5 minutes avec Omar Cissé, PDG d’InTouch

February 28, 2020

1. Next Einstein Forum : Au vu de votre parcours, vous êtes une inspiration pour de nombreux entrepreneurs africains. Quel est le secret de votre succès ?

Omar Cissé: Je ne sais pas si on peut appeler cela un succès parce que nous avons encore beaucoup de défis à relever au quotidien. Tout au long de mon parcours, j’ai été animé par le besoin de contribuer positivement au développement de l’Afrique. Cette participation passe par l’entreprenariat, un domaine qui me passionne et qui, selon moi, est un des leviers majeurs pour créer de la richesse de manière durable et offrir des emplois décents à tous ces jeunes africains. J’ai participé à différentes initiatives, comme la création d’entreprises, d’incubateur, de fonds d’investissements, qui ne sont que des modèles pour le développement de l’entreprenariat en Afrique et qui ont certainement une contribution modeste. Mon objectif principal cependant a toujours été de montrer que c’est possible !

2. Vous faites partie des jeunes hommes d’affaires qui sont parvenus à effecteur parmi l’un des plus grosses levées de fonds au sein des startups spécialisées dans les technologies dans l’espace francophone de l’Afrique.
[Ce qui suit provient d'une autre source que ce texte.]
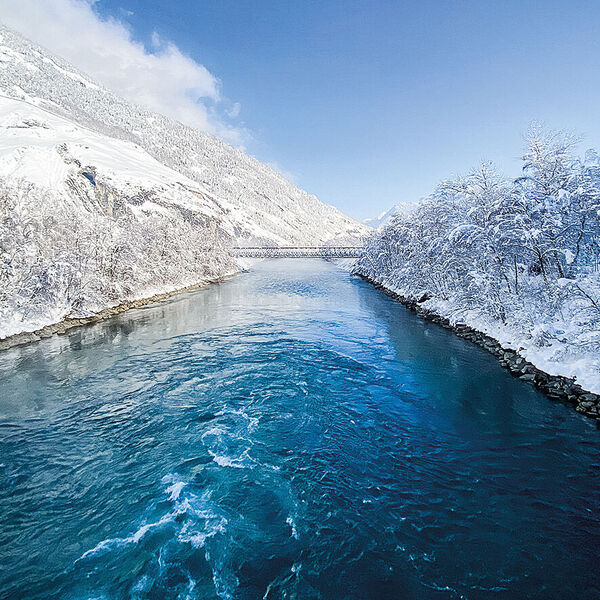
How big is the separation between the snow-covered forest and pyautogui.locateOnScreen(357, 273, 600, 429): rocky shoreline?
0.43 m

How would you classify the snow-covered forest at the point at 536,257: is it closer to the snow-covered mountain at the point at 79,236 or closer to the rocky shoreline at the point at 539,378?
the rocky shoreline at the point at 539,378

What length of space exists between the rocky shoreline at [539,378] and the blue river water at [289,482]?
63 centimetres

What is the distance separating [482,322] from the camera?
1020 inches

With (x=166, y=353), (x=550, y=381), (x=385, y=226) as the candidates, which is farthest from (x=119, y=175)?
(x=550, y=381)

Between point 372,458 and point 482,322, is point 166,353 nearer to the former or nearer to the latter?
point 372,458

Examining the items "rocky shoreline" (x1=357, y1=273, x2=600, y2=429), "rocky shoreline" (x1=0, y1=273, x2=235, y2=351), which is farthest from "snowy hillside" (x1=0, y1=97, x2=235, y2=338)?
"rocky shoreline" (x1=357, y1=273, x2=600, y2=429)

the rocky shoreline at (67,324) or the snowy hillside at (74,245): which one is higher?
the snowy hillside at (74,245)

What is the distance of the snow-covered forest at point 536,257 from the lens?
16547 millimetres

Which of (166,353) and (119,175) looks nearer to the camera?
(166,353)

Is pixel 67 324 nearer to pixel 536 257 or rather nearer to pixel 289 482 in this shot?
pixel 289 482

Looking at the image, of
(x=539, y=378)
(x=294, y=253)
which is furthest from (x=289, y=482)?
(x=294, y=253)

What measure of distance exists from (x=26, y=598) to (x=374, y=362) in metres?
17.7

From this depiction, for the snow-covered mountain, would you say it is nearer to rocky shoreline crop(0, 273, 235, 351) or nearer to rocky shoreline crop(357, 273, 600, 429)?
rocky shoreline crop(0, 273, 235, 351)

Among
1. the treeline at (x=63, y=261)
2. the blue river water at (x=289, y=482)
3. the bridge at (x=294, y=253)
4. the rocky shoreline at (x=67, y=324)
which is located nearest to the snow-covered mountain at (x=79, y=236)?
the treeline at (x=63, y=261)
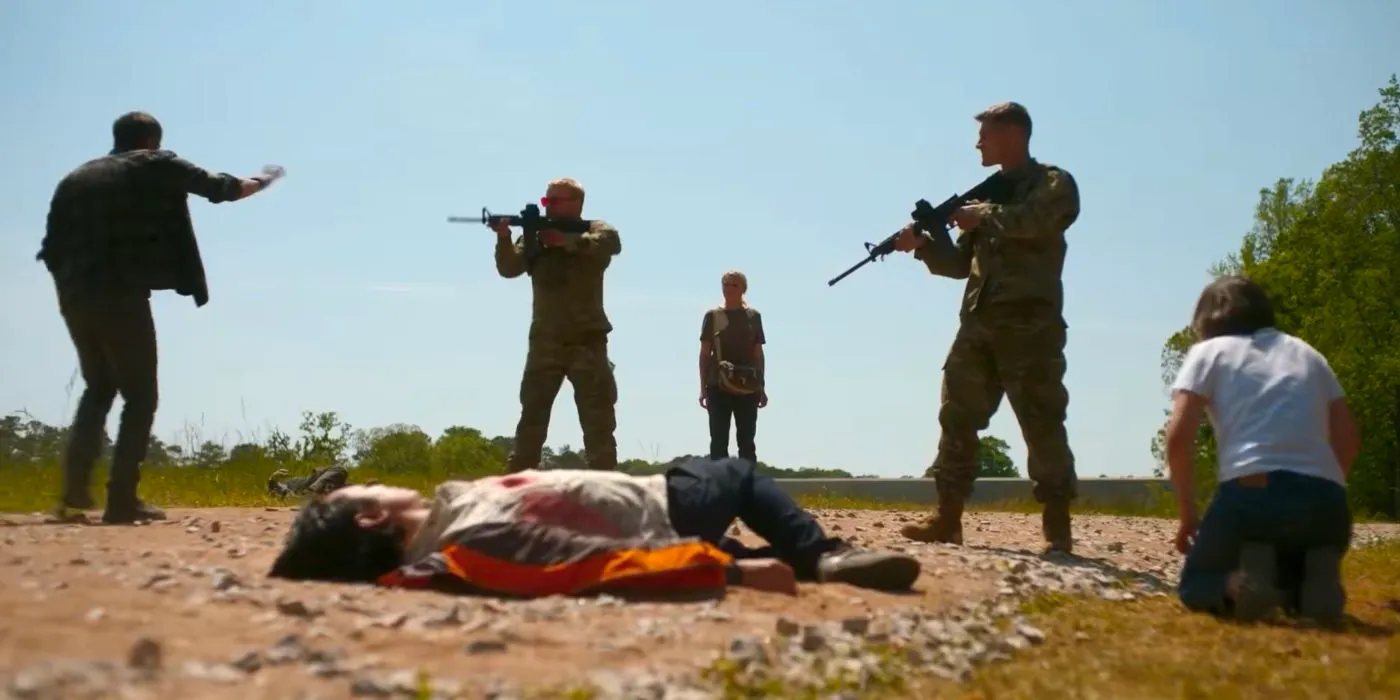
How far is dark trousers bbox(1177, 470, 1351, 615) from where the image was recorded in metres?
5.08

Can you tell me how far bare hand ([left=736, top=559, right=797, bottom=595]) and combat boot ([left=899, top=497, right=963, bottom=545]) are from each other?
2.96 m

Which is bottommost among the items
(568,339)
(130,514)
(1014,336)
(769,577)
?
(769,577)

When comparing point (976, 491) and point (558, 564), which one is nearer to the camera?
point (558, 564)

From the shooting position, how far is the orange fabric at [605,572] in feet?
15.9

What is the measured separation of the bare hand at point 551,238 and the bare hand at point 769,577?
4.92 metres

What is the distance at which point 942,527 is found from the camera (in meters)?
7.93

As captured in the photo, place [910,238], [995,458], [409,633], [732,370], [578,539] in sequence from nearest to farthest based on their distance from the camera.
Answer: [409,633] < [578,539] < [910,238] < [732,370] < [995,458]

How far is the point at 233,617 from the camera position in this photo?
13.1 ft

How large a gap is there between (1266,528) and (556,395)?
5729mm

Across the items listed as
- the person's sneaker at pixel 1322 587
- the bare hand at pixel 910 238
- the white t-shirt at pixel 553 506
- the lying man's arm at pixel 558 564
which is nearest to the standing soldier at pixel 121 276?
the white t-shirt at pixel 553 506

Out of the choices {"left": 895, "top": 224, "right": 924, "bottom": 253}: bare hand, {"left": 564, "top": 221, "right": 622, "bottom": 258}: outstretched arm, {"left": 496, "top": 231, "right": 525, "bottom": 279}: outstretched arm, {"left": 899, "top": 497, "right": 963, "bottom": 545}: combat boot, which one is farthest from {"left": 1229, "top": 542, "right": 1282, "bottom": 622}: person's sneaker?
{"left": 496, "top": 231, "right": 525, "bottom": 279}: outstretched arm

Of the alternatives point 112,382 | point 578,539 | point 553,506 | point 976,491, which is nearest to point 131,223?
point 112,382

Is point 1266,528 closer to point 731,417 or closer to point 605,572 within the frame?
point 605,572

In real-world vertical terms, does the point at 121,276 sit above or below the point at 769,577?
above
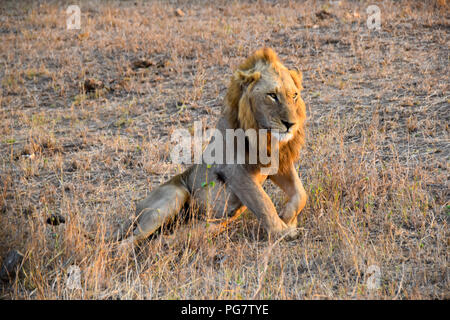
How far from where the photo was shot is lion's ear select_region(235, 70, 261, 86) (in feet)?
14.0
Quelle a été votre stratégie pour réussir ?

O.C.: Nous nous réjouissons d’avoir pu bénéficier de la confiance d’investisseurs qui pensent qu’ensemble nous pouvons apporter des solutions pertinentes à des problématiques réelles en Afrique. Nous avons profité de l’accompagnement de 2 acteurs français du CAC 40 – la firme Total et la société Worldline – qui ont aussi une belle vision pour l’Afrique. La levée de fonds a été possible parce que nous avons pu, avec ces derniers, nous accorder sur cette vision commune et la manière de la mettre en œuvre. Le défi de toute entreprise, comme la nôtre, c’est d’apporter une solution à un problème identifié, de montrer son potentiel de croissance par un minimum d’historique, de s’accorder avec des investisseurs potentiels sur une vision, mais aussi sur la manière de la mettre en œuvre. Les moyens découlent finalement de tout cela.

3. Bien que la situation évolue, peu d’acteurs issus du secteur privé soutiennent financièrement l’innovation sur le continent. Pourquoi et quelles sont les mesures qui devraient être mises en place pour agrandir leur nombre ?

O.C.: Je pense en effet que nous devrions disposer de plus d’entreprises qui accompagnent l’innovation. À mon sens, ceci est dû au fait que nous ne disposions pas d’assez de champions dans nos secteurs clés d’activité. Les petites entreprises peuvent être plus facilement propulsées par des champions, ce pas uniquement dans un esprit de responsabilité sociétale des entreprises (RSE), mais surtout dans une dynamique de collaboration « business ». Nous devrions tous œuvrer pour faire naître, dans nos écosystèmes, des champions qui seront ensuite les véritables leviers pour accompagner l’innovation. Nous voyons aussi aujourd’hui de plus en plus de fonds qui s’intéressent à l’Afrique, mais très peu de pays en bénéficient. Plus de 85% des investissements dans les startups sont aujourd’hui concentrés dans 4 pays en Afrique tels que l’Afrique du Sud, l’Égypte, le Kenya, et le Nigéria. Beaucoup d’efforts sont encore à fournir pour que le financement soit plus accessible sur le continent. Pour y parvenir, nous devrions travailler davantage pour avoir plus de projets viables qui pourraient attirer ces investisseurs.

4. Lorsqu’on compare ces deux zones linguistiques, il semble que les startups ont une plus grande facilité à se développer en Afrique anglophone à l’instar du Kenya, qu’en Afrique francophone. Quels sont les facteurs qui expliquent cette différence ?

O.C.: Certes, on voit une différence de culture entrepreneuriale importante entre la zone anglophone et francophone. Cependant, ce n’est pas la seule explication. Il y a d’abord, à mon sens, une question de taille de marché. Le Nigéria, l’Égypte, l’Afrique du sud et le Kenya sont parmi les 7 pays dont la taille de la population est la plus importante en Afrique. Ensuite, il y a une question de richesse. Ces pays mentionnés sont parmi les 7 pays dont le Produit intérieur brut (PIB) est le plus important sur le continent. Après, pour un marché comme le Kenya, le développement de Mpesa a été un facteur accélérateur du développement des startups. On y trouve aussi un réel dispositif d’accompagnement des startups, ce qui attire beaucoup les investisseurs. Il s’est construit dans ces pays un écosystème favorable au développement des startups et ces dernières en bénéficient largement.